Europe’s west is doomed and its east might not make it

File Photo of Cash, Coins, Line Graph

(Business New Europe – bne.ru – Ben Aris in Moscow – July 30, 2013)

[Charts here http://www.bne.eu/storyf5224/Europes_west_is_doomed_and_its_east_might_not_make_it]

It’s not going well. Governments around the world have had six years to make a dent in the huge debts they built up during the 2008 crisis, but in the first half of this year those debt levels have increased and the pace of that growth is accelerating.

The West is doomed to default, devaluation or depression unless their leaders can grasp the nettle and do something about the millstone that’s hanging around the neck of the world’s leading economies. So far they are failing: at the latest G20 meeting held in Moscow at the end of July, the best they could manage was a protocol calling for “more jobs” and “more stability” in the world. The trouble is they offered almost no details on how to achieve these goals.

The outlook for the global economy is uncertain at best, but the emerging markets are the innocent bystanders and increasingly are being dragged into the mire. Two countries ­ Ukraine and Belarus ­ are already on the verge of collapse and the three mainstays of the regional economy ­ Turkey, Poland and Russia ­ are also in trouble.

The best anyone has come up with is to throw money at the problem, which doesn’t help: In this topsy-turvy world, traders now “buy on the bad news” assuming that poor macroeconomic results ­ and there have been plenty of those ­ mean more printing of money by governments, the so-called quantitative easing.

The huge amounts of free money sloshing about have inflated a debt bubble on bond markets that was punctured in July when the chairman of the Federal Reserve, Ben Bernanke, said he would wind down the US’ largesse, a process now widely expected to start in the autumn. That will force everyone to look at fundamentals again and the picture is not pretty. “I am very concerned,” says Liam Halligan, chief economics columnist at the Daily Telegraph, who warned that  the euro crisis is back in a recent editorial. “I am expecting things to get worse and volatility to increase over the summer.”

____________________

* STUDY QUESTIONS
a. Answer these questions on the article about government debt:
(i) Where was the latest G20 meeting held?
(ii) Which two countries are described as already on the verge of collapse?
(iii) Who said he would wind down the US' largesse?
b. Write out the stretch of the debt article from "The best anyone" through "so-called quantitative easing.", switching "traders" to "investors".

* DATASET CONTENT
____________________

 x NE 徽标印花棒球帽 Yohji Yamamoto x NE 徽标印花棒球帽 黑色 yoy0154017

____________________

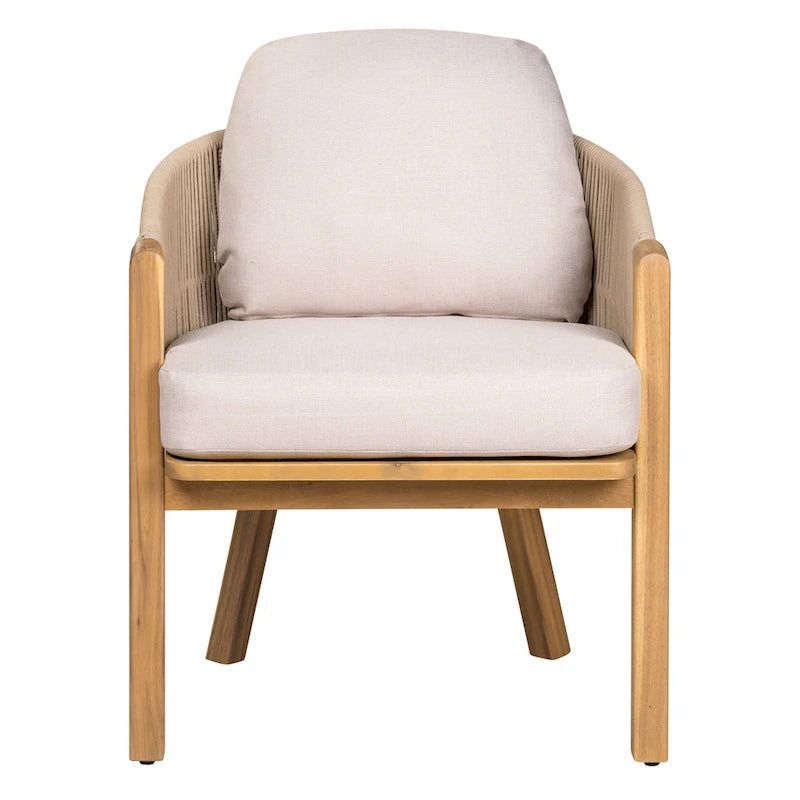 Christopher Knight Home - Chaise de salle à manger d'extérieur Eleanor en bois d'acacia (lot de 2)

____________________

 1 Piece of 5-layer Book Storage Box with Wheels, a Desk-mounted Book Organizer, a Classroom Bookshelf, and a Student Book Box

____________________

* TASK-BY-TASK ANSWERS
a.
(i) Moscow
(ii) Ukraine and Belarus
(iii) Ben Bernanke, the chairman of the Federal Reserve

b.
The best anyone has come up with is to throw money at the problem, which doesn’t help: In this topsy-turvy world, investors now “buy on the bad news” assuming that poor macroeconomic results ­ and there have been plenty of those ­ mean more printing of money by governments, the so-called quantitative easing.